The reality, though, is if I was going to that high of a powered system, I would be looking at minimum 24V, or perhaps 48V. I’m just looking at 12V systems here.
That 500A blue system 7713 melts with 350A continuous....they can really do 250A, half of the spec…

24v or 48 was no option, lots new or overhauled high current 12V equipment from windlass to 2x new engines with new alternators and starters…to just put this to 24V would cost me 4000Euro in parts and lots labour myself without a real benefit. 24-12V converter won‘t handle the surge of a windlass or an electric whinch…
the huge load continuous is a 4kw 12V LF inverter plus you have to spec some of that gear runs simultaneousl.
its actually simple, the big inverter connects directly with 40cm long 2x120mm2 cables to 2x350A T3 fuses and they via massive busbars directly to shunt of battery which are directly connected via the battery busbars. The main load busbar is via 3rd 300A T3 fuse connected to the same shunt too. All very short, so voltage drop is insignificant even with these loads, cost for 2x40cm 120qmm2 below 100Euro and t3 fuses are rated for real 1250A continuous.
inverter gets switched on and off by its remote so nothing additional gear between inverter and battery, just massive busbars, fuses and 2x120qmm2 cables. The rest is like a 200A continuous system that’s even separated in 2 main load and 1 charge bus bar. one must haves loads bus bar that can be switched to LFA and one rest.

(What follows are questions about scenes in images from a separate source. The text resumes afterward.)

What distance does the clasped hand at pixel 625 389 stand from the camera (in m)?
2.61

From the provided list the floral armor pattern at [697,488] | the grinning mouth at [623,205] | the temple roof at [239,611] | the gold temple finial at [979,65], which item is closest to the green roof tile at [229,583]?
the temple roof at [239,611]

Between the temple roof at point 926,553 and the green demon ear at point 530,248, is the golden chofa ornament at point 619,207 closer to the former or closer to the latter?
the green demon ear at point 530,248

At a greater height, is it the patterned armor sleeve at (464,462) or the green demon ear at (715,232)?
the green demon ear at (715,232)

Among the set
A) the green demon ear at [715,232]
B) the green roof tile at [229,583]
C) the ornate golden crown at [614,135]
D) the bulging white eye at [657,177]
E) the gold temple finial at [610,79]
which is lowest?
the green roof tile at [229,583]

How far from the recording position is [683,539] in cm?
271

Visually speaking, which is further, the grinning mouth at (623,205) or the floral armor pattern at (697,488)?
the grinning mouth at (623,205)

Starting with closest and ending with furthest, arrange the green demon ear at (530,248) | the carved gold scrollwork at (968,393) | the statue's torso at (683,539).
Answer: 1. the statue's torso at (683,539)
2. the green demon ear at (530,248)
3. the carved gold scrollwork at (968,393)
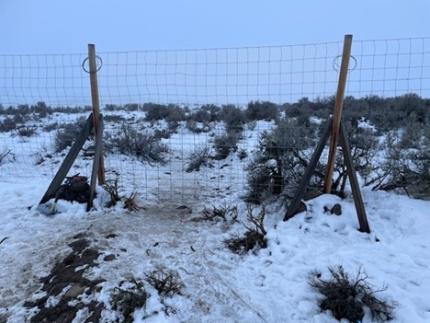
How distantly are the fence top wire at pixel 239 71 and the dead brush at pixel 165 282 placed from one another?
311cm

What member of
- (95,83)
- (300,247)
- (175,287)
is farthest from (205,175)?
(175,287)

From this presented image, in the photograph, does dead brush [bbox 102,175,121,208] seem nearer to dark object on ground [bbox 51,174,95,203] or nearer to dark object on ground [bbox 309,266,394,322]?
dark object on ground [bbox 51,174,95,203]

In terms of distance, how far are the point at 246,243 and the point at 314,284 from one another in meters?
0.96

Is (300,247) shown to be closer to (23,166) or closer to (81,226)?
(81,226)

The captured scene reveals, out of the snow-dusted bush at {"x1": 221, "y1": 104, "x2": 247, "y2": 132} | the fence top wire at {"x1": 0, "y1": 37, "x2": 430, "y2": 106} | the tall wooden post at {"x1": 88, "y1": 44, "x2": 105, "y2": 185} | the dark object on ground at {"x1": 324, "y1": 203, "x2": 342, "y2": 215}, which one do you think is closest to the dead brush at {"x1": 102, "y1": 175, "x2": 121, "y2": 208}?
the tall wooden post at {"x1": 88, "y1": 44, "x2": 105, "y2": 185}

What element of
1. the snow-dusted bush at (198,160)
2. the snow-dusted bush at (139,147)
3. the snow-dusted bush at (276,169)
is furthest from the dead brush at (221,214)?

Like these loads are smaller, gear cheaper and voltage drop smaller too.
the legacy 12V switch board in the salon where all standard gear and bilge pumps get connected the 12V power goes via Dc-to-Dc12V 70A converter and voltage gets pushed to 15,5V so even pumps or everywhere else get I get min. 14V after voltage drops and 12V gear will run optimal.
 
I put a disconnect switch on every solar panel output before it goes to the MPPT. That makes troubleshooting and monitoring output low-cost and easy. You can also easily turn off some or all panels when away from the boat if you don't want the lithium to stay at 100% SOC. I don't put a switch between the MPPT and battery because you might damage the controller.
the Charge relay, will help me disconnect the PV to keep the LFP bank at the mid range. I only use the boat on weekends and the odd week when I am on holidays, and I have read that it is better in that case to keep the bank around 70% (although this might be wrong). So the idea is with the BMS to be able to cut the PV keeping the charge around 70%, and then the weeks when I am actively in the boat, I change the config back to 100%
 
Hi @Atomvoyager

yes, I have manual disconnect switches, but I am looking for something automated that could be controlled by the BMS.
Do you have any recommendations for relays?

cheers
 
Hi @Atomvoyager

yes, I have manual disconnect switches, but I am looking for something automated that could be controlled by the BMS.
Do you have any recommendations for relays?

cheers
I still don't understand what you are trying to do. You should be able to set your MPPT so that it maintains a float voltage at the battery, which will keep your LiFePO4 cells happy. If you are not there for many days on end and the MPPT is doing its part to keep your cells in float, why disconnect? There is no reason to disconnect the solar, and asking your BMS to do that just adds complication.
 
there are a number of reasons why you might need to cut off the charge from the MPPT based on alarms/triggers from the BMS, that is why Victron for instance has a remote on/off switch function. As this is not the case with the Epever, the relay is added between the solar panels and the MPPT, in order to disconnect the solar input before disconnecting the charge relay

cheers
 
there are a number of reasons why you might need to cut off the charge from the MPPT based on alarms/triggers from the BMS, that is why Victron for instance has a remote on/off switch function. As this is not the case with the Epever, the relay is added between the solar panels and the MPPT, in order to disconnect the solar input before disconnecting the charge relay

cheers
I just think you are overcomplicating it, but it's up to you. I don't think I have much else to contribute here.